Mi suegro [el difunto Ivan Daugherty, que trabajó con Stevens como abogado de fianzas durante veinticinco años] me dijo una vez que no era amigo de Stevens porque éste no tenía amigos, pero se consideraba un íntimo: era tan cercano a él como Stevens lo era a cualquiera, y creo que disfrutaba bastante con eso. Stevens se confesaba con mi suegro. Una vez, Stevens y su esposa tuvieron una terrible pelea. Ella estaba tan enojada que le arrojó algo. Stevens llegó al trabajo y me dijo: "Doc, no entiendo a las mujeres. No sé qué hacer. ¿Qué cree que debería hacer?". Mi suegro le dijo: "¿Por qué no se va a casa, deja el maletín, la abraza y le dice que la ama? Cómprele un ramo de rosas y envíeselo". "¿Para qué demonios?", dijo Stevens. Se quedó perplejo, pero al final dijo: "Está bien, lo haré". Al día siguiente llegó al trabajo y dijo: "Caramba, no lo entiendo, pero funcionó". Esa historia se me quedó grabada porque recuerdo que en ese momento pensé: "Aquí tenemos a este hombre tremendamente sensible al que la idea de mostrarle a su esposa un poco de aprecio o afecto le resulta extraña.

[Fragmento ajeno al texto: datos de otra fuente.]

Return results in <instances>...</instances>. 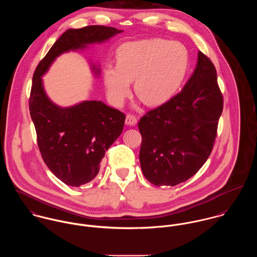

Caramba, ¿cómo es que funcionó? ¿Cómo es que ella estaba feliz por esas flores?"


LILIAN DAUGHERTY, recogido por Peter Brazeau en Parts of a world: Wallace Stevens remembered, recogido a su vez en The New Oxford Book of Literary Anecdotes, edición de John Gross, Oxford University Press, 2006, pág. 236, traducción de Mary Crónica.

Winston Churchill confunde al poeta William Blake con el almirante Robert Blake


Al ver que le gustaba la poesía, le cité a uno de mis poetas favoritos, Blake. Escuchó con avidez, repitiendo algunos versos para sí mismo con distintos énfasis y acentos, y luego agregó meditativamente: "Nunca supe que ese viejo almirante hubiera encontrado tiempo para escribir tanta buena poesía".


VIOLET BONHAM CARTER, Winston Churchill como yo lo conocí, 1965, recogido en The New Oxford Book of Literary Anecdotes, edición de John Gross, Oxford University Press, 2006, pág. 229, traducción de Mary Crónica.